Tom: Nice glossy video, as ever, but again, it was always going to be downhill after the Michel Gondry genius that was Come Into My World. It’s pretty – full marks to whoever did the dance-floor visualisations, it’s a really nice effect. Pity the song’s not as memorable.
Thirty years of pop culture in three and a half minutes.
Tom: It’s been a few weeks, so let’s have some more mashups. First of all, here’s Miracles by Norwegian Recycling.
Tom: It’s one of those genius mashups that pulls in a dozen different sources to make a coherent whole. It doesn’t really seem to go anywhere, or do any building, but it’s just rather pleasant to listen to. It’s a run through thirty years of pop culture in three and a half minutes, and the video brings it all together nicely.
Tim: Ooh, I like that – I’ve always quite liked mashups that pile in a whole load of songs together just to see what happens, such as the United State of Pop ones, and Party Ben‘s Boulevard of Broken Songs, and this one pulls it off well.*
* There’s also Axis of Awesome’s Four Chord Song, which whilst not actually being a mashup is still fun to listen to.
Tom: There’s been some very clever autotuning on Cee-Lo Green, as well; while it still sounds like him, I’m fairly sure those aren’t exactly the notes he was originally singing…
Tim: Well, with so many songs you’re bound to need a little pitch correction on there just to keep them in the same key, surely.
Tom: No, it’s more than that: I think they’ve actually got him singing a different melody, not just a different key. I might be wrong, though.
Tim: The only thing I dislike about it is the Jason Derulo track – it’s one of his better ones, but it sounds like he forgot to write words to half the chorus, which gets me every time I hear it.
Tom: Second up, here’s a simple A+B mashup by Sam Flanagan. It’s called “Brimful of Bonkers”, and that tells you all you need to know really. Oh, but watch out for an unexpected cameo just after three minutes in.
Tom: It’s easy – there is, of course, not even any pitch correction to do – but it’s still a hell of a party tune. It could use being a bit shorter, but it’s good enough that I don’t really mind.
Tim: I thought that as well – it could easily lose the first verse/chorus, since it’s identical to the second. Anyway, you’re right, it is good, especially the cameo.

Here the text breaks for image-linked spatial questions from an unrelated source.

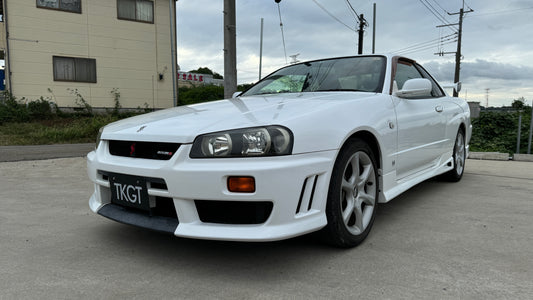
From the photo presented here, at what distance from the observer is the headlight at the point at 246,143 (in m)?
1.90

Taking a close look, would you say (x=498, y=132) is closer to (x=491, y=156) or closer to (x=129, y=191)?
(x=491, y=156)

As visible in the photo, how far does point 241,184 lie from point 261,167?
0.13 m

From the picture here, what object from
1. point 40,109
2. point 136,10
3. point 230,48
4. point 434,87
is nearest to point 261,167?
point 434,87

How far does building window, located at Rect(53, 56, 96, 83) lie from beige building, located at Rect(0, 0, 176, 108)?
0.03 metres

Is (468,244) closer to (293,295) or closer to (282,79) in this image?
(293,295)

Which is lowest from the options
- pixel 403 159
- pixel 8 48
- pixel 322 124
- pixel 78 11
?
pixel 403 159

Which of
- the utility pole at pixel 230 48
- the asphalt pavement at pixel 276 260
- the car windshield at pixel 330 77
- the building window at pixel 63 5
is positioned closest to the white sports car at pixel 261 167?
the car windshield at pixel 330 77

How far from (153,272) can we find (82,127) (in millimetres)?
9205

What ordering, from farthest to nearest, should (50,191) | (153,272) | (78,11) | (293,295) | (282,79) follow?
1. (78,11)
2. (50,191)
3. (282,79)
4. (153,272)
5. (293,295)

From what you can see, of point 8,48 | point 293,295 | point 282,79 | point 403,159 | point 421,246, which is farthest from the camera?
point 8,48

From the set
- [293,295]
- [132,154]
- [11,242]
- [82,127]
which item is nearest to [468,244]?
[293,295]

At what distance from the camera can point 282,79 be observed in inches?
138

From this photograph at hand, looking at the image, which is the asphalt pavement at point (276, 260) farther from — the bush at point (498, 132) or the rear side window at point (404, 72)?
the bush at point (498, 132)

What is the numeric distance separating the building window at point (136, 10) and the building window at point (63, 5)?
4.55ft
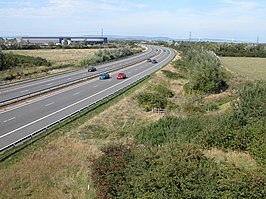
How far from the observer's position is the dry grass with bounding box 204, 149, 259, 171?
750 inches

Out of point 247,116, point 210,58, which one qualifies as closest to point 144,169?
point 247,116

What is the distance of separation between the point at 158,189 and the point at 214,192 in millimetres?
2009

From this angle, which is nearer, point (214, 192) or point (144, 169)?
point (214, 192)

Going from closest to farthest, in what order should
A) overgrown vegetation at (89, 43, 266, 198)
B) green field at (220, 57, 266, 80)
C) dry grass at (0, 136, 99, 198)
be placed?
1. overgrown vegetation at (89, 43, 266, 198)
2. dry grass at (0, 136, 99, 198)
3. green field at (220, 57, 266, 80)

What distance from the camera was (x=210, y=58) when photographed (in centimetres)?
5672

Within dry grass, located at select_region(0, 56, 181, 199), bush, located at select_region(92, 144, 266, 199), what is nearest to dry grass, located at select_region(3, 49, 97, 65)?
dry grass, located at select_region(0, 56, 181, 199)

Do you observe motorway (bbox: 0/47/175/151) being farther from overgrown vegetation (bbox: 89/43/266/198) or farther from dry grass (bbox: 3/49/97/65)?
dry grass (bbox: 3/49/97/65)

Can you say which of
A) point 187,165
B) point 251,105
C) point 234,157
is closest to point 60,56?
point 251,105

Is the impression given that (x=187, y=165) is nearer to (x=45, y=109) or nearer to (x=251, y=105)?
(x=251, y=105)

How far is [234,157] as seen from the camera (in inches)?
802

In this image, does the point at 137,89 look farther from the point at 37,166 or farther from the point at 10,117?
the point at 37,166

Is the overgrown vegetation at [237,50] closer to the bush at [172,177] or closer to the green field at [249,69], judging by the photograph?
the green field at [249,69]

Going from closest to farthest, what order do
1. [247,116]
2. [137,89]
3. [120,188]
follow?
1. [120,188]
2. [247,116]
3. [137,89]

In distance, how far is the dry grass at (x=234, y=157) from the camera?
19038 mm
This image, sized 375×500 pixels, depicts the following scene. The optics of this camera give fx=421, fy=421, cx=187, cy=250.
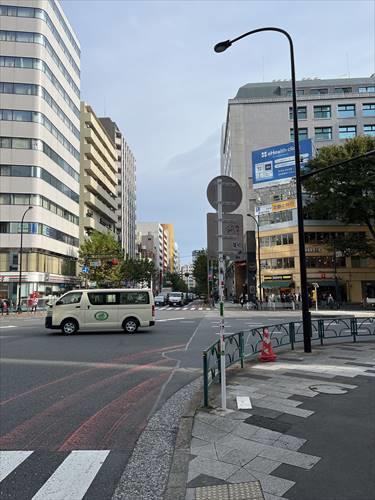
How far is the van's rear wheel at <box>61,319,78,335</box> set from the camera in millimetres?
18703

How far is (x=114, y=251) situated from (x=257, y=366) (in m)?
49.9

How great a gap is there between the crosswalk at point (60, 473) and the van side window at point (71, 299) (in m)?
14.1

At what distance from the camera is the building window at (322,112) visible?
61906 millimetres

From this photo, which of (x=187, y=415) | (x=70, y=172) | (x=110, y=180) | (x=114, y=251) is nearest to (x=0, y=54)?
(x=70, y=172)

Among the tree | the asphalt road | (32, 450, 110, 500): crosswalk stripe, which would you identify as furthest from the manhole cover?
the tree

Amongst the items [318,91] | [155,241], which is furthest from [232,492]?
[155,241]

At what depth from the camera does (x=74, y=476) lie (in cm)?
419

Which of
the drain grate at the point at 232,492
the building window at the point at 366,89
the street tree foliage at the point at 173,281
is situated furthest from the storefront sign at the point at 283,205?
the street tree foliage at the point at 173,281

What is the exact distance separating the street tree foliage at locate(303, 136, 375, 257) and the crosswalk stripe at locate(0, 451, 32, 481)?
131 ft

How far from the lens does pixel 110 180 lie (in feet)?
289

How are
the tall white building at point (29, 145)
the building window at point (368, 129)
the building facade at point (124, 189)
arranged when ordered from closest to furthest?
the tall white building at point (29, 145), the building window at point (368, 129), the building facade at point (124, 189)

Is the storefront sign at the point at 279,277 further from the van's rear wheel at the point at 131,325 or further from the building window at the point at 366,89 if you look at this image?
the van's rear wheel at the point at 131,325

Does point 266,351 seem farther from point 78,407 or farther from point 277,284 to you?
point 277,284

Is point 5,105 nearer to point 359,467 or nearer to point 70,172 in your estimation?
point 70,172
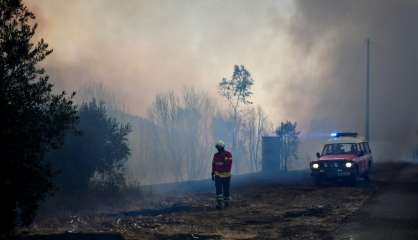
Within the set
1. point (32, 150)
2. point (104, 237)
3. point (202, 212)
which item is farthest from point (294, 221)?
point (32, 150)

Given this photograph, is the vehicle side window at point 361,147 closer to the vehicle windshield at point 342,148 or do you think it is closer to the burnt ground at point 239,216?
the vehicle windshield at point 342,148

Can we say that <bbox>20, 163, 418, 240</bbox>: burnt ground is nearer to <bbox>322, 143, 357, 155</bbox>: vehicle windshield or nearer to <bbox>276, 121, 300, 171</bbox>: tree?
<bbox>322, 143, 357, 155</bbox>: vehicle windshield

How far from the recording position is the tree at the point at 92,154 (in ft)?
58.8

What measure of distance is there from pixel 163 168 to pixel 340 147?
46.9 metres

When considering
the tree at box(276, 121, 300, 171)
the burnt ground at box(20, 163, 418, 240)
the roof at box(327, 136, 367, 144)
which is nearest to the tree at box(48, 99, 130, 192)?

Tom: I know both the original songs off by heart, which normally would just make a mashup like this confusing – but this is just pulled together so nicely that it doesn’t matter.
Tim: Personally, I prefer it when I know the original songs – you get to think ‘Ooh, this is fun – never thought of these going together.’ And speaking of knowing the original songs, here’s a mixture of two Europlop favourites merged together by Benji of Sweden (apparently he’s the only one in the country) to form one big Bromance Killer:
Tim: Aside from the Radio Sweden jingle (which is surprisingly nonintrusive anyway), I think it’s ruddy marvellous, with him still managing to keep the big Lovekiller climax and all the energy that was originally there. Well done Mr Sweden.
Tom: Wow, that’s a belter. Bromance itself is steadily picking up more and more airplay and traction in the UK – the vocal remix with Love U Seek gets released on 25th October, which means it might well be a Big Autumn Hit.